Work to do:
(a) Decide whether each statement below agrees with the thread on processor design, answering yes or no and quoting the deciding words: (i) The p4 has two ALUs, each running at twice the clock speed of the rest of the CPU. (ii) The athlon has two regular speed ALUs. (iii) In MIPS, the first register is always zero.
(b) Collect every line of the records that contains the string "shown", treating uppercase and lowercase as distinct.

Most programs, of course, have more then one instruction. With a 20 stage pipline one instruction takes 20 cycles to run, but you can also perform 19 other instructions along with it... depending on how many excicution units you have along with it.
The p4 has two ALUs, each running at twice the clock speed of the rest of the CPU. (in contrast, the athlon has 4 regular speed ALUs). So in actualy, you'd be able to run 80 or so instructions in that 20 clock cycles.
Integer multiplies are actualy performed by the floating point system, IIRC, rather then by the ALU, so they won't be as fast as addition and subtraction.
The chip IBM is making is a mips based chip, and takes fewer cycles to perform all its instructions. It also has a _ton_ more registers, which means you can perform significant operations without going to or from memory.
IBM is not making a mips chip, moron. They are making a Power PC chip. the p4 has only 8 general purpose 32 bit registers, but in addition has 8 80 bit floating point registers, 8 64bit integer SIMD registers and 8 128 bit floating point/vector SMID registers.
MIPS only has 32 general purpose registers, and although they can be used however you want, several of them are 'reserved' for the stack, and things like that. Also the first register is always zero, and you can't store anything in it. So in actuality, MIPS chips have fewer registers then Intel chips. PPC chips on the other hand do actually have more registers then Intel chips though, with 32 general-purpose registers, 32 floating (64 bit?) point registers, and 32 128 bit vector SMID registers.
This doesn't really help your argument, though: Reading or writing a number to memory is about 100 times slower than an arithmatic instruction.
it's true that reading from memory takes a long time, and that's why modern CPUs don't do it very often. They use these things called "caches" you know? The vast, vast majority of memory access doesn't actually need to hit ram.
But to use those coprocessors, you have to go into modes like mmx. And bolted on extra instructions like mmx have restrictions on them, like not being to do mmx and floating point math at the same time.

Extracted data entries
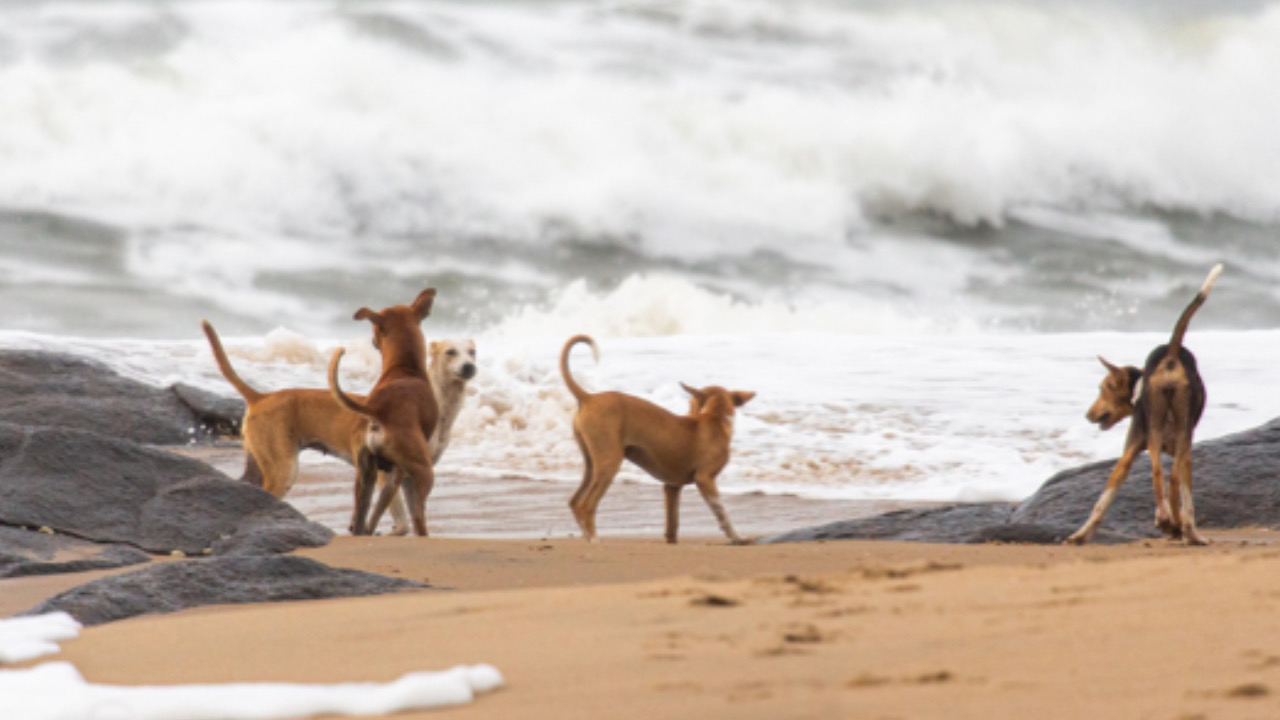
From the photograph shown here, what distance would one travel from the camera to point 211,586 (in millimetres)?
6285

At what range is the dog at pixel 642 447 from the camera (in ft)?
33.0

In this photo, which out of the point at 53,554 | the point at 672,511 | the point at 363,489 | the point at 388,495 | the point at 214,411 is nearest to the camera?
the point at 53,554

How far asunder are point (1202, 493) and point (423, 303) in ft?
17.3

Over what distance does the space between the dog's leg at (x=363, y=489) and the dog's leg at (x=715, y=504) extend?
200 cm

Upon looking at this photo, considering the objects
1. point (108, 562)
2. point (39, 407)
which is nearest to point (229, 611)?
point (108, 562)

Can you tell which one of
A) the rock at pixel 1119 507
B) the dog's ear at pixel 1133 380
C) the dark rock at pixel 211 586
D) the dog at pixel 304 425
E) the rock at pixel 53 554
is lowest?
the rock at pixel 53 554

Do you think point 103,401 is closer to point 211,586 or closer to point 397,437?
point 397,437

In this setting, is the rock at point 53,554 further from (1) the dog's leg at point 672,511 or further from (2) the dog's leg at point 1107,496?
(2) the dog's leg at point 1107,496

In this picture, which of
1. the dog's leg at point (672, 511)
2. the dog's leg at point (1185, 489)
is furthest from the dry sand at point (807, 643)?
the dog's leg at point (672, 511)

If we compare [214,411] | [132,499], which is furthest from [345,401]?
[214,411]

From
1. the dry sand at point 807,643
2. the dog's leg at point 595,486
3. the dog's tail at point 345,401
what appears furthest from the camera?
the dog's leg at point 595,486

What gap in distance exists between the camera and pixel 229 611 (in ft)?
18.4

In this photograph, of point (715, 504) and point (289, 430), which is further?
point (289, 430)

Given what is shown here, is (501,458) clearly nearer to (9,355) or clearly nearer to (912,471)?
(912,471)
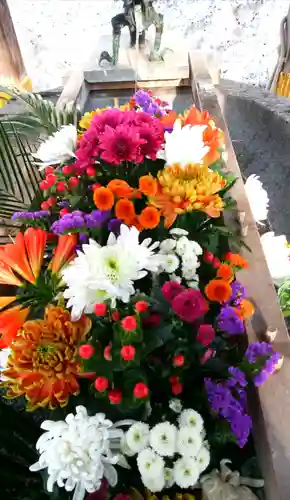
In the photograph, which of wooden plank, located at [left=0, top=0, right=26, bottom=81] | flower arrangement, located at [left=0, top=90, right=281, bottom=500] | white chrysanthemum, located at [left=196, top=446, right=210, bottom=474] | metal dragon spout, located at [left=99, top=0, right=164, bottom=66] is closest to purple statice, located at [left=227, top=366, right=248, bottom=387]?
flower arrangement, located at [left=0, top=90, right=281, bottom=500]

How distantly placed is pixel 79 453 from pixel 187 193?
386 millimetres

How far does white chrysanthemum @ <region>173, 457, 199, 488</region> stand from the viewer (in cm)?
50

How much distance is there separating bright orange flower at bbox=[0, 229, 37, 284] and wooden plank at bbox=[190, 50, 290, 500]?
1.16 feet

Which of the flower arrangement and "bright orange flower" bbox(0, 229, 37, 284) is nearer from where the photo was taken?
the flower arrangement

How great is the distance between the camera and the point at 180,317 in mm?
542

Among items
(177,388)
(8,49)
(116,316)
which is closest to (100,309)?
(116,316)

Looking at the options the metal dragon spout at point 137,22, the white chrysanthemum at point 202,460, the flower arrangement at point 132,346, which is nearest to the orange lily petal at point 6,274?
the flower arrangement at point 132,346

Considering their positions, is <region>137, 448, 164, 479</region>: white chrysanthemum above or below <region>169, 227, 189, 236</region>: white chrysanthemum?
below

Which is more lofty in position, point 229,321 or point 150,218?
point 150,218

Worked answers:
(a)
(i) Yes: "The p4 has two ALUs, each running at twice the clock speed of the rest of the CPU."
(ii) No: "the athlon has 4 regular speed ALUs"
(iii) Yes: "Also the first register is always zero, and you can't store anything in it."

(b)
From the photograph shown here, what distance would one travel from the camera to point 211,586 (in millimetres)?
Given what is shown here, is (501,458) clearly nearer to (9,355) or clearly nearer to (912,471)?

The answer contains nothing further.